Alors que l’orchestre joue les premières mesures
Alors que l’orchestre joue les premières mesures de « Fascination », Bülent se lève et invite Madeleine à danser. « Désolée, mon carnet est plein, voyez vous-même », répond-elle en lui tendant son carnet de bal. « D’ailleurs, voici mon cavalier pour cette danse », ajoute-t-elle tandis qu’un étudiant pakistanais s’incline en lui offrant son bras. Alors qu’ils rejoignent la piste de danse, Bülent consulte le carnet de nacre. En effet, la liste de noms est longue. Aucune chance pour un tango, ni même un charleston.

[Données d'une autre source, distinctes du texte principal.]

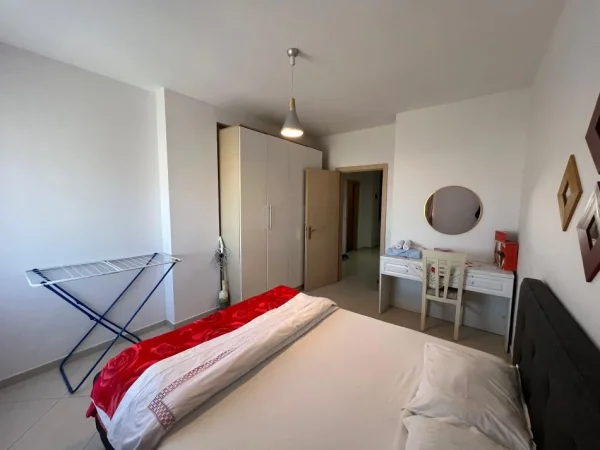 Tirane, jepet me qera apartament 1+1 Kati 8, 70 m² 500 € (astir)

Mais déjà, son danseur raccompagne Madeleine sur les premiers accords d’un fox-trot. Aussitôt, Bülent se lève. « Je crois que cette danse est pour moi. » Flattée de son obstination, Madeleine sourit. « Je vous ai dit que c’était impossible pour ce soir. » « Vous avez dû mal lire. Regardez mieux. »

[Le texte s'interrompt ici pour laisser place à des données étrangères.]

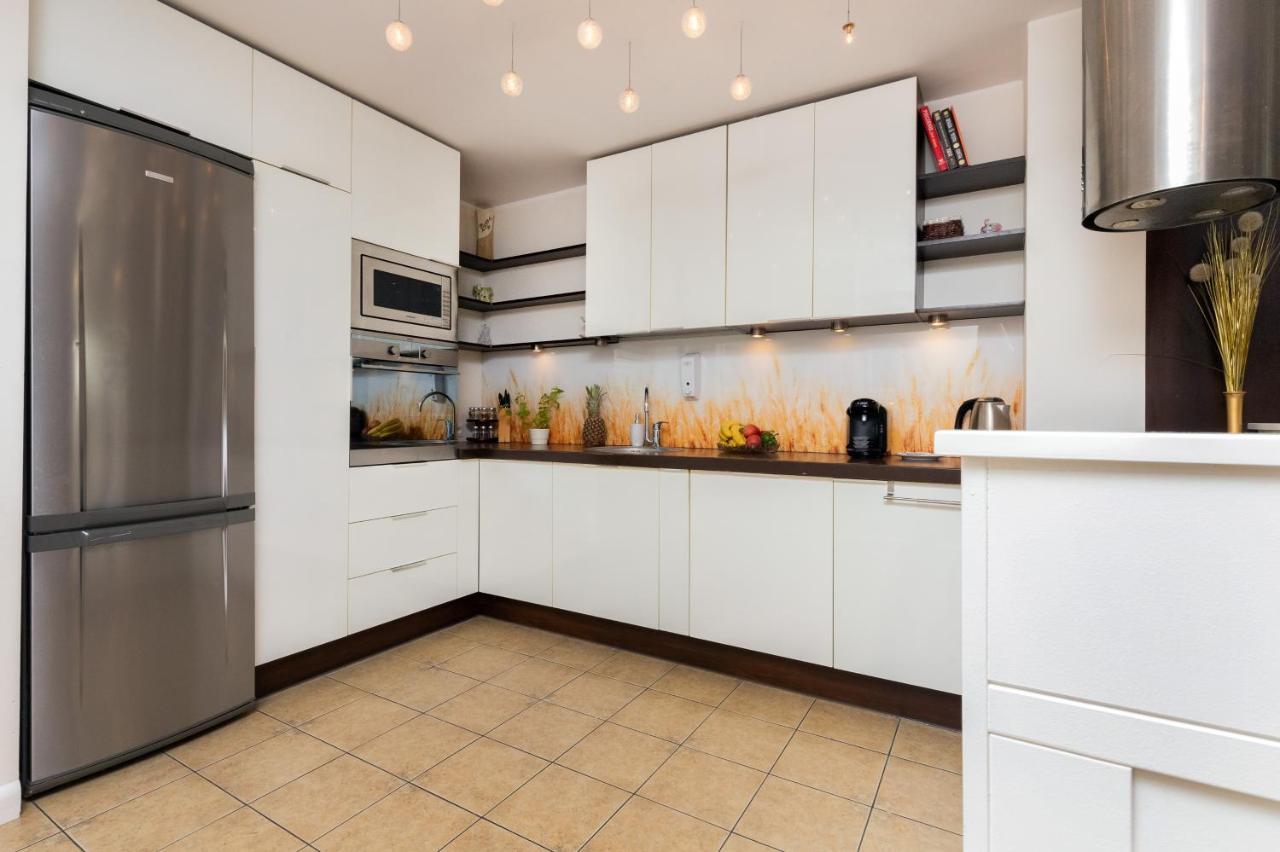 Appartamento Family Apartament Mysliwska By Renters Danzica Esterno foto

Elle ouvre son carnet de bal. Bülent a rayé tous les noms et inscrit le sien à leur place. Le jeune homme qui avait réservé Madeleine pour cette danse et qui assiste à la scène s’éloigne, compréhensif. Contrariée mais au fond charmée de tant d’impudence, elle se lève et prend le bras que son cavalier lui offre.
Les deux mois suivants, ils ne se quittent pas. La demande en mariage ne tarde pas mais Madeleine hésite. La jeunesse de Bülent, qui n’a que dix-huit ans, les dix années qui les séparent mais aussi leurs cultures, si éloignées l’une de l’autre, lui donnent à réfléchir. Elle finit par accepter, mais le moment est venu pour son futur époux de quitter le sol américain, son visa venant d’expirer. Qu’à cela ne tienne, ils décident de prendre le premier bateau qui quittera le port. Il se trouve que c’est un bananier à destination de Port- au- Prince.